=== Azioni richieste ===
A: Ricopia parola per parola la parte del brano sul riciclaggio che si apre con le parole "La Corte ha" e si chiude con "una sua sottrazione.".
B: Elenca tutte le decisioni della Sezione 2 citate nel brano sul riciclaggio, indicando per ciascuna numero e data.
───── Testo estratto ─────
1.2 Il secondo motivo relativo all’elemento soggettivo del delitto di riciclaggio è manifestamente infondato.
Il riciclaggio è un reato a forma libera che non richiede necessariamente che l’attività abbia comunque comportato una trasformazione del bene o dei suoi elementi identificativi tipici, potendo la condotta punibile anche essere posta in essere attraverso azioni dirette ad ostacolare l’origine delittuosa del bene senza la modificazione dello stesso. La sostanziale modificazione degli elementi identificativi dell’oggetto materiale del reato non si appalesa, pertanto, quale elemento ineludibile per la punibilità dell’azione delittuosa di riciclaggio, potendo configurarsi la condotta punibile anche in
presenza di attività che, pur non mutando l’essenza del bene di provenienza delittuosa, costituiscano pur sempre un quid pluris rispetto alla semplice ricezione del bene e siano però caratterizzate dal frapporre ostacoli concreti alla identificazione del bene quale provento di precedente delitto (cfr., Sez. 2, n. 46754 del 26/09/2018, D., Rv. 274081, in motivazione; nello stesso senso, Sez. 2, n. 47088 del 14/10/2003, Di Capua, Rv.227731).
In conclusione per realizzare la condotta di riciclaggio, non è necessario che sia efficacemente impedita la tracciabilità del percorso dei beni provento di reato, ma è sufficiente anche che essa sia solo ostacolata (Sez. 2, n. 26208 del 09/03/2015, COGNOME, Rv. 264369).
E’ stata accertata nel caso in esame la rimozione da parte dell’imputato delle targhe del furgone che risultavano occultate in altro veicolo nella sua disponibilità. La rimozione dei segni identificativi del veicolo è stata correttamente considerata la preliminare operazione di ripulitura del veicolo di provenienza illecita.
La Corte ha motivato in ordine alla consapevolezza dell’imputato di acquisire un bene di provenienza delittuosa e la volontà di ostacolarne l’identificazione, osservando, a pagina 8 della sentenza, che l’assunto difensivo di avere rimosso le targhe al fine di impedire la eventuale sottrazione del mezzo risulta smentito dalle modalità di custodia del furgone, all’interno di un cortile recintato, che rendevano improbabile l’ipotesi di una sua sottrazione.
1.3 Il terzo motivo in ordine alla configurabilità del tentativo non è consentito, poiché non è stato dedotto con l’appello, ed è comunque manifestamente infondato.
───── Estratti dei dati ─────
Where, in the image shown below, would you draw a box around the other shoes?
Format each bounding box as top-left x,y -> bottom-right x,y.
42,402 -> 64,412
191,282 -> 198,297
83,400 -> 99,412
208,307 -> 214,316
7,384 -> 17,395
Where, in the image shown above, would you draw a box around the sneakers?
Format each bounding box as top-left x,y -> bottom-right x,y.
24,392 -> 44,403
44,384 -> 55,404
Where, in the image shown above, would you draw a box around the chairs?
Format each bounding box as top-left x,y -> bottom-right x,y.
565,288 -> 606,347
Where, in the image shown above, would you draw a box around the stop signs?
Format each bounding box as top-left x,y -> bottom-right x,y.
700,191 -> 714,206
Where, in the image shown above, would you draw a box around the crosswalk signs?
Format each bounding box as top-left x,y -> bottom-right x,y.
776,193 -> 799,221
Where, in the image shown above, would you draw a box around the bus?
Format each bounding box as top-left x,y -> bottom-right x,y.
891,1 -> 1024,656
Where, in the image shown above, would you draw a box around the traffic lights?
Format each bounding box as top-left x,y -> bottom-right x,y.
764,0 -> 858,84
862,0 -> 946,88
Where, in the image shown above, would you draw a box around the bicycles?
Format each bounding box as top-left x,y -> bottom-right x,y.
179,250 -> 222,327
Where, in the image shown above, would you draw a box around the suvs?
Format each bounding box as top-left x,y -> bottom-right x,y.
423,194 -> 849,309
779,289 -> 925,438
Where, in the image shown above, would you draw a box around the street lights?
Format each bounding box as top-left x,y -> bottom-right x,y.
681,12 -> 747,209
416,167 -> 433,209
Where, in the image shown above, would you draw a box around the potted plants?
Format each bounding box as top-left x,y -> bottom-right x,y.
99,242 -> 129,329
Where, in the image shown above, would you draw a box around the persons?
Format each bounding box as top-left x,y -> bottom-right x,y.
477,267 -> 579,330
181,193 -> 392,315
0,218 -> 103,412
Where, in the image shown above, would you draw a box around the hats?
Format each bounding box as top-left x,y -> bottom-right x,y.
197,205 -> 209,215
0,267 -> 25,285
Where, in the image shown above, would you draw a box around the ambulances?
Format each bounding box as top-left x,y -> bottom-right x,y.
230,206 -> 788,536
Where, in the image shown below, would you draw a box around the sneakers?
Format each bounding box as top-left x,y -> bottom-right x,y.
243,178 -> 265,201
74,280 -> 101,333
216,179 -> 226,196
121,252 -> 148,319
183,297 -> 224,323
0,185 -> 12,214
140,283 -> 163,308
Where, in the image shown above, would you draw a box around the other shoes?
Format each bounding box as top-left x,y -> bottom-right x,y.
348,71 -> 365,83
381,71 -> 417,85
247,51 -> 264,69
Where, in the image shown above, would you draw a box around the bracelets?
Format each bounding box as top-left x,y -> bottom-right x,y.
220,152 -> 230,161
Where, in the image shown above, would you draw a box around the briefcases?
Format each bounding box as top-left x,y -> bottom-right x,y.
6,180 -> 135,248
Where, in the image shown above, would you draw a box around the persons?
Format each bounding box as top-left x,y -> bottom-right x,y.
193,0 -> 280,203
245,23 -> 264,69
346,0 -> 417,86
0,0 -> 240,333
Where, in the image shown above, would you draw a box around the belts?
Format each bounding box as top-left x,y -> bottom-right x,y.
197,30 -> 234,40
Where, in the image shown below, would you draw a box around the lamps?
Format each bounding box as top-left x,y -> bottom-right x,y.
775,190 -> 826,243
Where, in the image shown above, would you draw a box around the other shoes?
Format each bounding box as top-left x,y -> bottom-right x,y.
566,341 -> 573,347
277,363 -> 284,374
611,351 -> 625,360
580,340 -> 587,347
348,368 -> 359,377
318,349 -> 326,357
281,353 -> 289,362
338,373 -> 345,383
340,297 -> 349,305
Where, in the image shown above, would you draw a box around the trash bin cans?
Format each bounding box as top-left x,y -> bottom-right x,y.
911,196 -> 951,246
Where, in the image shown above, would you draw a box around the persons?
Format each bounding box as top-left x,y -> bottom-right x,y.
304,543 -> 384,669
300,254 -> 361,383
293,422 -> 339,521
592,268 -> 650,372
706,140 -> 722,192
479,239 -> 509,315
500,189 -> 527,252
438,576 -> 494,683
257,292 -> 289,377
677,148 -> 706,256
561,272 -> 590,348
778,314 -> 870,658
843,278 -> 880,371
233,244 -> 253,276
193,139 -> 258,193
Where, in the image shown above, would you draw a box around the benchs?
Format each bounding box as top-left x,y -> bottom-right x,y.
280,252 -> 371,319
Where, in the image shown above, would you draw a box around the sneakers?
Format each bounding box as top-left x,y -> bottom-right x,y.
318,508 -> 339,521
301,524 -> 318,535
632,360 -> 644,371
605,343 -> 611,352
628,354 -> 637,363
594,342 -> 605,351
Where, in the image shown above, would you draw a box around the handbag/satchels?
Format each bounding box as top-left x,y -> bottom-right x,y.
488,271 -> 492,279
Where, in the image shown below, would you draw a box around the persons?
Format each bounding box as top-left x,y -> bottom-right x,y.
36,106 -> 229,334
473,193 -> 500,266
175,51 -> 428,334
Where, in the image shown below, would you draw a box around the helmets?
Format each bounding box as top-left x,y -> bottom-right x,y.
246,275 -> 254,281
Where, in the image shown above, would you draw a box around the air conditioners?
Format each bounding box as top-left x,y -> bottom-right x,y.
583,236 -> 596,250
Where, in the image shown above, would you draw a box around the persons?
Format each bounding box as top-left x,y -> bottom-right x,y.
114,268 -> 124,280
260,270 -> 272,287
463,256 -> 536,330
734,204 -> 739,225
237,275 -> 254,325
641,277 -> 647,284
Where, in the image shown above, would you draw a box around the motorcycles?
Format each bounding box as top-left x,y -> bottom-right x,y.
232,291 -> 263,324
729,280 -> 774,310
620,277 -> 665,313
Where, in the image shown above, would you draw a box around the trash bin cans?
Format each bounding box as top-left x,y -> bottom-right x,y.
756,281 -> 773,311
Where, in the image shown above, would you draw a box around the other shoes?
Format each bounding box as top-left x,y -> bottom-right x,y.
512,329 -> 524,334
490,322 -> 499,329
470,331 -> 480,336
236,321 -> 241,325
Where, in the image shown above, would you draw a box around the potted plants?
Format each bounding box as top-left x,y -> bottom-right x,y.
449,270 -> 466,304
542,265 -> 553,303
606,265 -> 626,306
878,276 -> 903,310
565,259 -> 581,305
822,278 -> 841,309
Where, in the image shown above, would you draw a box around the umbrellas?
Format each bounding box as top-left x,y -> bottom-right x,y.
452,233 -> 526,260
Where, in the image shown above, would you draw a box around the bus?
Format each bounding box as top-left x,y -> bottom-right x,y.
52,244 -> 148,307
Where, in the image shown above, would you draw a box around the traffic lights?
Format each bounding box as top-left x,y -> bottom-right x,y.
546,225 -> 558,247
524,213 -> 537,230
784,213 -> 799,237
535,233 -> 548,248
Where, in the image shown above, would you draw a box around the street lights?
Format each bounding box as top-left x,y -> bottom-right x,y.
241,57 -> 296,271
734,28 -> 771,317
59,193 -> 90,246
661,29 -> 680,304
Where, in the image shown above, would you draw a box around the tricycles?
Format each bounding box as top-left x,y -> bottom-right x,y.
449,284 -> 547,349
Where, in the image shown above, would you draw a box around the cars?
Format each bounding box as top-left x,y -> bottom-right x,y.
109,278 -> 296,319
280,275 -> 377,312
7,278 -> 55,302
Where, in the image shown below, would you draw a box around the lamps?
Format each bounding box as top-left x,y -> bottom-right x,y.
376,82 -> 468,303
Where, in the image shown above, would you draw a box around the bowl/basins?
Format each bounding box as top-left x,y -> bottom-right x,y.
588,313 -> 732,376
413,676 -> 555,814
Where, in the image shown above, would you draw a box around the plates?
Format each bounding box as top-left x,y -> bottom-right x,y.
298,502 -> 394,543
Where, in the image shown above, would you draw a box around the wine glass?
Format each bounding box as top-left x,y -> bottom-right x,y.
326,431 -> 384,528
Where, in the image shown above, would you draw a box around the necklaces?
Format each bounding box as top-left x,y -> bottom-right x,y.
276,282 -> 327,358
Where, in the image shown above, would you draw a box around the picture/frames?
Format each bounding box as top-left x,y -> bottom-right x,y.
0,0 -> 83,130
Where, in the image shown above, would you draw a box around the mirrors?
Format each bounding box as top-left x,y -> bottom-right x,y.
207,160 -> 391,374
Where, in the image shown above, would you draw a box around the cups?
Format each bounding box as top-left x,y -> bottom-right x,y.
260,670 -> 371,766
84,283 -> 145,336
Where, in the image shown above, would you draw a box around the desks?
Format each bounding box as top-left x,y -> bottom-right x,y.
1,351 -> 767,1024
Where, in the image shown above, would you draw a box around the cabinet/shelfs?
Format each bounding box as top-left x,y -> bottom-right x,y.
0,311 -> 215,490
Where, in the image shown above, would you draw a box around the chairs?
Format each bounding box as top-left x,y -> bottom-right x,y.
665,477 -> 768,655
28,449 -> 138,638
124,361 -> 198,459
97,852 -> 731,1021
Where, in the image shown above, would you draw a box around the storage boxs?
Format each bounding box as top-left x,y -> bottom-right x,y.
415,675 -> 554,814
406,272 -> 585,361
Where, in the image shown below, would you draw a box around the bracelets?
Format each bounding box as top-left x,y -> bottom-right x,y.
─────
=== Soluzioni in ordine ===
A:
La Corte ha motivato in ordine alla consapevolezza dell’imputato di acquisire un bene di provenienza delittuosa e la volontà di ostacolarne l’identificazione, osservando, a pagina 8 della sentenza, che l’assunto difensivo di avere rimosso le targhe al fine di impedire la eventuale sottrazione del mezzo risulta smentito dalle modalità di custodia del furgone, all’interno di un cortile recintato, che rendevano improbabile l’ipotesi di una sua sottrazione.

B:
- Sez. 2, n. 46754 del 26/09/2018
- Sez. 2, n. 47088 del 14/10/2003
- Sez. 2, n. 26208 del 09/03/2015